Exercise details -
Write the records out again in full, word for word.

+ + + +

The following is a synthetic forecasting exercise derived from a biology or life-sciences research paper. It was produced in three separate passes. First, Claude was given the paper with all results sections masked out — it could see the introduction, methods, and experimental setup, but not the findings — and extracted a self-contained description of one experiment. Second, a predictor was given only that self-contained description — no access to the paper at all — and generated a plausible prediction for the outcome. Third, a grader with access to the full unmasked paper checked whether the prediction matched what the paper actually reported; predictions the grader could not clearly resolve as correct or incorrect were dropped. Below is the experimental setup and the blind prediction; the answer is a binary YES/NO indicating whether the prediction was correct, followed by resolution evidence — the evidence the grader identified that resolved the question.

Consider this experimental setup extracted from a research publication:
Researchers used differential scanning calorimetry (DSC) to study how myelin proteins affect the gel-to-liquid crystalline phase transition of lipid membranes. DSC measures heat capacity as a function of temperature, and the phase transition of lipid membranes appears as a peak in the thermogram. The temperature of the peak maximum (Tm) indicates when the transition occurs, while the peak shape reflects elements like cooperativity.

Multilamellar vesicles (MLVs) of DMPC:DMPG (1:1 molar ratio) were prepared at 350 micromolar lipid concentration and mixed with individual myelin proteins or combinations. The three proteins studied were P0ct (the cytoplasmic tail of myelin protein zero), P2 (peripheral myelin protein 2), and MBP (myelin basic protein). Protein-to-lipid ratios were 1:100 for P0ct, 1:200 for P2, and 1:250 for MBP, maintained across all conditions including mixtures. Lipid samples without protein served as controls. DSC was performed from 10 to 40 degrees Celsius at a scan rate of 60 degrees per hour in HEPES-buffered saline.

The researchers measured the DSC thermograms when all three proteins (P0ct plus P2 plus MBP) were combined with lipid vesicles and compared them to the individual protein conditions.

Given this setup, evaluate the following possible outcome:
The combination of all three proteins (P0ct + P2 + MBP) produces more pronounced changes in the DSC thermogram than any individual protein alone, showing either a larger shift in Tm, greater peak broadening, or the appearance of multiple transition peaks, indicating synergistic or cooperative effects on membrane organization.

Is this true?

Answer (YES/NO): NO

+ + + +

Answer section -
The following is a synthetic forecasting exercise derived from a biology or life-sciences research paper. It was produced in three separate passes. First, Claude was given the paper with all results sections masked out — it could see the introduction, methods, and experimental setup, but not the findings — and extracted a self-contained description of one experiment. Second, a predictor was given only that self-contained description — no access to the paper at all — and generated a plausible prediction for the outcome. Third, a grader with access to the full unmasked paper checked whether the prediction matched what the paper actually reported; predictions the grader could not clearly resolve as correct or incorrect were dropped. Below is the experimental setup and the blind prediction; the answer is a binary YES/NO indicating whether the prediction was correct, followed by resolution evidence — the evidence the grader identified that resolved the question.

Consider this experimental setup extracted from a research publication:
Researchers used differential scanning calorimetry (DSC) to study how myelin proteins affect the gel-to-liquid crystalline phase transition of lipid membranes. DSC measures heat capacity as a function of temperature, and the phase transition of lipid membranes appears as a peak in the thermogram. The temperature of the peak maximum (Tm) indicates when the transition occurs, while the peak shape reflects elements like cooperativity.

Multilamellar vesicles (MLVs) of DMPC:DMPG (1:1 molar ratio) were prepared at 350 micromolar lipid concentration and mixed with individual myelin proteins or combinations. The three proteins studied were P0ct (the cytoplasmic tail of myelin protein zero), P2 (peripheral myelin protein 2), and MBP (myelin basic protein). Protein-to-lipid ratios were 1:100 for P0ct, 1:200 for P2, and 1:250 for MBP, maintained across all conditions including mixtures. Lipid samples without protein served as controls. DSC was performed from 10 to 40 degrees Celsius at a scan rate of 60 degrees per hour in HEPES-buffered saline.

The researchers measured the DSC thermograms when all three proteins (P0ct plus P2 plus MBP) were combined with lipid vesicles and compared them to the individual protein conditions.

Given this setup, evaluate the following possible outcome:
The combination of all three proteins (P0ct + P2 + MBP) produces more pronounced changes in the DSC thermogram than any individual protein alone, showing either a larger shift in Tm, greater peak broadening, or the appearance of multiple transition peaks, indicating synergistic or cooperative effects on membrane organization.

Is this true?

Answer (YES/NO): NO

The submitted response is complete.